Die Staatlichen Kunstsammlungen Dresden (SKD) präsentieren eine Ausstellung mit historischen Trinkpokalen. Ausgehend von den Meisterwerken der Goldschmiedekunst widme sich die Schau im Grünen Gewölbe „den ausschweifenden Trinksitten der Renaissance und des Barock“, sagte SKD-Generaldirektor Bernd Ebert am Mittwoch in Dresden. Unter dem Titel „Auf Ex! Willkommpokale im Grünen Gewölbe“ sind von Donnerstag an 23 Exponate zu sehen, die meisten aus dem 16. und 17. Jahrhundert.
Die kunstvollen Willkommpokale seien einst zur Begrüßung von hochrangigen Gästen des Dresdner Hofes mit Wein gefüllt worden, sagte Ebert. Einige der Objekte fassten bis zu 2,5 Liter Flüssigkeit.
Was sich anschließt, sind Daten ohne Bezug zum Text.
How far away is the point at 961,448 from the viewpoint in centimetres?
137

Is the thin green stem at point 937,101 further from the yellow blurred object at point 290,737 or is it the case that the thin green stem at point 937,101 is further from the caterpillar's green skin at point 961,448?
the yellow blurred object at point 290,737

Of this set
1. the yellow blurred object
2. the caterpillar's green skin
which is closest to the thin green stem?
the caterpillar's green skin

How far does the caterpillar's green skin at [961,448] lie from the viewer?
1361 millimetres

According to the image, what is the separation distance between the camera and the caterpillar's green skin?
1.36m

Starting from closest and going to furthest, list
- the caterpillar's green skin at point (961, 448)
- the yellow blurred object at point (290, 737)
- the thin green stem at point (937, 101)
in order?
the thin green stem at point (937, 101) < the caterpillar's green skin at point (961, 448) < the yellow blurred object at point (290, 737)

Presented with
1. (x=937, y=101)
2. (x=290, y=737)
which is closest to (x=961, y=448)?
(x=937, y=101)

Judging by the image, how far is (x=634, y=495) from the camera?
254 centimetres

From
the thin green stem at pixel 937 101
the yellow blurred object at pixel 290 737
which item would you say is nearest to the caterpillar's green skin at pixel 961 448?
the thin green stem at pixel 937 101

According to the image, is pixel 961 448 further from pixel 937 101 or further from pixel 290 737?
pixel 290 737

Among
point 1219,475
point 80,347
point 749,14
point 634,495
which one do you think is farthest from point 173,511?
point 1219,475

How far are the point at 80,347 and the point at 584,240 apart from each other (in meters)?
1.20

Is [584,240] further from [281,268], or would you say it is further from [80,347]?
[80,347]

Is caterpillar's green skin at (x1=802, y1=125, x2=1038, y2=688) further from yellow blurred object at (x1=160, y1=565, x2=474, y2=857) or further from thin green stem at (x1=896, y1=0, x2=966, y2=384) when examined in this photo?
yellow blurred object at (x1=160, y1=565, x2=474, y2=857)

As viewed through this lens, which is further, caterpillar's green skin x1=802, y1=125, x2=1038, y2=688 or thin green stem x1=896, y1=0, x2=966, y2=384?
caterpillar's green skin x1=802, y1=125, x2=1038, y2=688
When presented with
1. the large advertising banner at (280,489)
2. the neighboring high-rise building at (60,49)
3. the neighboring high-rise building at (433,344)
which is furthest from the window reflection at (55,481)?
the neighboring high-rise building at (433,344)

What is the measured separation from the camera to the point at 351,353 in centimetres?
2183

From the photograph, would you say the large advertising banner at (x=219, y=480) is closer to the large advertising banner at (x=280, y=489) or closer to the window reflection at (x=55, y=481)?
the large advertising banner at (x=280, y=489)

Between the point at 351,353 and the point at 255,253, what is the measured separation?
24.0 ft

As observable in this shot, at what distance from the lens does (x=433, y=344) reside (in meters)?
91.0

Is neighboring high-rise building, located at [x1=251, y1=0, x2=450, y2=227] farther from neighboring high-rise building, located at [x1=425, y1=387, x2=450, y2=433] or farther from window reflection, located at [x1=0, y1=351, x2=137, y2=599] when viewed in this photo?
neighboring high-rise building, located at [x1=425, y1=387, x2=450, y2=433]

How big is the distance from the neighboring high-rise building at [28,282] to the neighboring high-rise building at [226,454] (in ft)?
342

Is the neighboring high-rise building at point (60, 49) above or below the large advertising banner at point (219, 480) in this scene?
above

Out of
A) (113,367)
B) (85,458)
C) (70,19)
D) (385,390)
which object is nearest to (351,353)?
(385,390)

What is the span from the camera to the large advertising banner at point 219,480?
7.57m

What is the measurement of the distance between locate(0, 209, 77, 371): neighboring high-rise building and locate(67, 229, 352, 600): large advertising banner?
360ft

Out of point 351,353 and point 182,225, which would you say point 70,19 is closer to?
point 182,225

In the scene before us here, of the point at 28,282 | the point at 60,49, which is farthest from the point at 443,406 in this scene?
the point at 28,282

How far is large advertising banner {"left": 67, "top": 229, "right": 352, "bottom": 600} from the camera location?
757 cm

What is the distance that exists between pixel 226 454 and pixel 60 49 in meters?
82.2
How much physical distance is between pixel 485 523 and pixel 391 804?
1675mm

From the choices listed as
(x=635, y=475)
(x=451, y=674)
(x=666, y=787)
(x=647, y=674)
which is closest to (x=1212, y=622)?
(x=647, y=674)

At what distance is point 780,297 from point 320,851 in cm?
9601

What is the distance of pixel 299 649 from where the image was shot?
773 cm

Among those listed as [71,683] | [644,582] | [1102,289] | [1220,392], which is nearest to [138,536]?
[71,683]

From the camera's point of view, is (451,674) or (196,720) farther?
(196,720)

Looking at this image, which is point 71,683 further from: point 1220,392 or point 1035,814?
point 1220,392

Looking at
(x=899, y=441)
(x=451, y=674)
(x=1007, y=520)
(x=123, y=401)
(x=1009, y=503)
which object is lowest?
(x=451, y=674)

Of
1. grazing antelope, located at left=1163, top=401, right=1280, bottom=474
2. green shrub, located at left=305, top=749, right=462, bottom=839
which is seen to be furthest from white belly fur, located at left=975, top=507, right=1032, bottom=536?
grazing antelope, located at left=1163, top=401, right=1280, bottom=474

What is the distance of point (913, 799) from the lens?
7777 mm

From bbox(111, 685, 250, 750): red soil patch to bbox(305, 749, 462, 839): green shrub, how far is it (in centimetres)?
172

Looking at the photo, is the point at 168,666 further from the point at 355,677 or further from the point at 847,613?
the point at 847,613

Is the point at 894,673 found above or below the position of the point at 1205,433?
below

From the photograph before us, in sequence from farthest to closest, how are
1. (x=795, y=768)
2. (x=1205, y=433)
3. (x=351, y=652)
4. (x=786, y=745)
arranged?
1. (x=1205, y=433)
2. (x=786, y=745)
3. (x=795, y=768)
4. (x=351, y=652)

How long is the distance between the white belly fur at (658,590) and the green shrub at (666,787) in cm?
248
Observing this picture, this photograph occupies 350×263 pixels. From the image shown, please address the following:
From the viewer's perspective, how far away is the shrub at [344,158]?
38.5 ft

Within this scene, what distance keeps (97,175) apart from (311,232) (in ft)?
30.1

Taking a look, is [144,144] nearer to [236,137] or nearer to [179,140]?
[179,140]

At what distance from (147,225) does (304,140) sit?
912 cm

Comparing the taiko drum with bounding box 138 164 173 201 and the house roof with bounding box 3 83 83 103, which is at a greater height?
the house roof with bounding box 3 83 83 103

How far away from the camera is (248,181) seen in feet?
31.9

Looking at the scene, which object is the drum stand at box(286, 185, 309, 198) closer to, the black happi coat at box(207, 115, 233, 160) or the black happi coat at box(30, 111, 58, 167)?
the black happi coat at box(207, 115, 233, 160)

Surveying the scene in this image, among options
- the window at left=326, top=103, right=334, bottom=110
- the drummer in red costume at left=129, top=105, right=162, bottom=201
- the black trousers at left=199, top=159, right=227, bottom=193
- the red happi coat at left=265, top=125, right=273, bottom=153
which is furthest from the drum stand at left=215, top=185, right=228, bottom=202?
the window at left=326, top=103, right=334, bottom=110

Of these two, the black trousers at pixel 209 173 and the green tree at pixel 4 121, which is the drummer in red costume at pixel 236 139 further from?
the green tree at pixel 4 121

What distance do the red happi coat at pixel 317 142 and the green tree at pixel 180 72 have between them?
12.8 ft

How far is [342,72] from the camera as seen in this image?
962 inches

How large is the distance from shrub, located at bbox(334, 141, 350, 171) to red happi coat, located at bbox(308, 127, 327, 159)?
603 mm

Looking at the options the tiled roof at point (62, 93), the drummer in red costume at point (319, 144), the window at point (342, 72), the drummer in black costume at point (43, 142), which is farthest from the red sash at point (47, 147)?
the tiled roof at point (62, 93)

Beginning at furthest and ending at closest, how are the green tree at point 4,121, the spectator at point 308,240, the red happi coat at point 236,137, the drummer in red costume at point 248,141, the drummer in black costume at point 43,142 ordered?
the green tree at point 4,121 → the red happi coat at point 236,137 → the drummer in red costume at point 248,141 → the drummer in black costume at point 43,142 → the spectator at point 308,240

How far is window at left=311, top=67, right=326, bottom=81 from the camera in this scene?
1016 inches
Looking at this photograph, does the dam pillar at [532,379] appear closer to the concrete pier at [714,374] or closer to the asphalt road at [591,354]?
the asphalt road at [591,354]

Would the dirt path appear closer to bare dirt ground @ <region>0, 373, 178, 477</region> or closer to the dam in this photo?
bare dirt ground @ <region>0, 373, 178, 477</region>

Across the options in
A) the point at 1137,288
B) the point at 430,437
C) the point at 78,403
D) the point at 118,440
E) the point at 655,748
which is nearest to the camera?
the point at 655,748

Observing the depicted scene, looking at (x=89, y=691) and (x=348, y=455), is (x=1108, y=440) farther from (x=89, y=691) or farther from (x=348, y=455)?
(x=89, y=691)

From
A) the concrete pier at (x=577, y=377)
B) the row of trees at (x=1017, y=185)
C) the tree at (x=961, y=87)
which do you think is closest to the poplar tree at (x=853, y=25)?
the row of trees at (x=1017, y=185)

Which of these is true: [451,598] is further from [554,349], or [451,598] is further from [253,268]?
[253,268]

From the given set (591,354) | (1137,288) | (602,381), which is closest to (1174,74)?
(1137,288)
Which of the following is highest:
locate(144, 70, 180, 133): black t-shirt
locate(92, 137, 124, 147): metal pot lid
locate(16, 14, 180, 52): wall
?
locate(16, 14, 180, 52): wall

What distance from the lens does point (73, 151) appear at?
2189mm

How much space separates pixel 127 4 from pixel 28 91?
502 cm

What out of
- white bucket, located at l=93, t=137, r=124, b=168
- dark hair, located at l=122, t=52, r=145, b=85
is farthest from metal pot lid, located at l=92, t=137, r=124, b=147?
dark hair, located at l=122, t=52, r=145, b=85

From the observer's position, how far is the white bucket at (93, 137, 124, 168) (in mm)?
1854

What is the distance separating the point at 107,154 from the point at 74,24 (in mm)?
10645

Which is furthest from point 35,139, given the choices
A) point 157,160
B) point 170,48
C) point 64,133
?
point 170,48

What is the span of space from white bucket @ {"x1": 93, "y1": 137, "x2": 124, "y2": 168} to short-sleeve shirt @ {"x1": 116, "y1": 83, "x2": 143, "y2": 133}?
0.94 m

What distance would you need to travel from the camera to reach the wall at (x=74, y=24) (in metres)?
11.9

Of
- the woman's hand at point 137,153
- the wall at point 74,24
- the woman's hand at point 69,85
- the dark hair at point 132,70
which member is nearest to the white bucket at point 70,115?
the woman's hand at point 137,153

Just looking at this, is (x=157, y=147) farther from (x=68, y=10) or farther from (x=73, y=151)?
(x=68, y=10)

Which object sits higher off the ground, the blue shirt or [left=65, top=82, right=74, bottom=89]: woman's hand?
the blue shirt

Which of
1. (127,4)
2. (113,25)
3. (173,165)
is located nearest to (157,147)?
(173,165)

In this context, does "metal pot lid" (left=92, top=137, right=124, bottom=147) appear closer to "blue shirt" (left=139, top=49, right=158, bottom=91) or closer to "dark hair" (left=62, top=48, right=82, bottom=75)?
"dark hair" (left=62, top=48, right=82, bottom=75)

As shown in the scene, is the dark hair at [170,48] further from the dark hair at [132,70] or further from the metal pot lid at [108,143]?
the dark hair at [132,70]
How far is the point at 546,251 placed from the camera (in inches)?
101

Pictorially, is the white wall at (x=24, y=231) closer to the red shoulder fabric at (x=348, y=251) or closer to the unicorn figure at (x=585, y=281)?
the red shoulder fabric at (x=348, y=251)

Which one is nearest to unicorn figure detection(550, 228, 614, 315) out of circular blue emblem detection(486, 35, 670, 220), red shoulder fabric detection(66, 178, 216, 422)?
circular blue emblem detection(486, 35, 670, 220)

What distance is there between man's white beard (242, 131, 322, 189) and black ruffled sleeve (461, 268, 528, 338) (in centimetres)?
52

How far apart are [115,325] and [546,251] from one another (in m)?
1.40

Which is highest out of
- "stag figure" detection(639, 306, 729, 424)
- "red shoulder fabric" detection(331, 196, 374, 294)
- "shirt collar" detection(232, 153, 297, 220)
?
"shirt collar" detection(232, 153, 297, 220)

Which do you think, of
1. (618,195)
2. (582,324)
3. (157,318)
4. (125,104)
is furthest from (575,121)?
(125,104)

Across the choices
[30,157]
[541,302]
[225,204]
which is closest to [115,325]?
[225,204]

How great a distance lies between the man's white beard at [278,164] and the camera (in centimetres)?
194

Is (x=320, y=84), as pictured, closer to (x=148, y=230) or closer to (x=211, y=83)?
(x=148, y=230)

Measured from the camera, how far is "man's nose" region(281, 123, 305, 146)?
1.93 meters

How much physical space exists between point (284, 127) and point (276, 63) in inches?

Gefertigt wurden die Trinkgefäße meist aus Silber, aber auch aus Glas oder Porzellan. 17 der gezeigten Objekte gehören heute zur Sammlung des Grünen Gewölbes.
Immer komplett leer getrunken?
Laut der Kuratorin der Ausstellung, Ulrike Weinhold zeugen von der tatsächlichen früheren Nutzung einige Gebrauchsspuren und auch Einsätze, die die Gefäße vor dem Auslaufen der Flüssigkeit schützten. Ob die Pokale jedes Mal immer komplett leer getrunken wurden, sei nicht belegt. Es habe jedoch durchaus Bräuche gegeben, bei denen dies erwartet wurde. Zum Teil waren damit Bewährungsproben verbunden, die auch dokumentiert wurden.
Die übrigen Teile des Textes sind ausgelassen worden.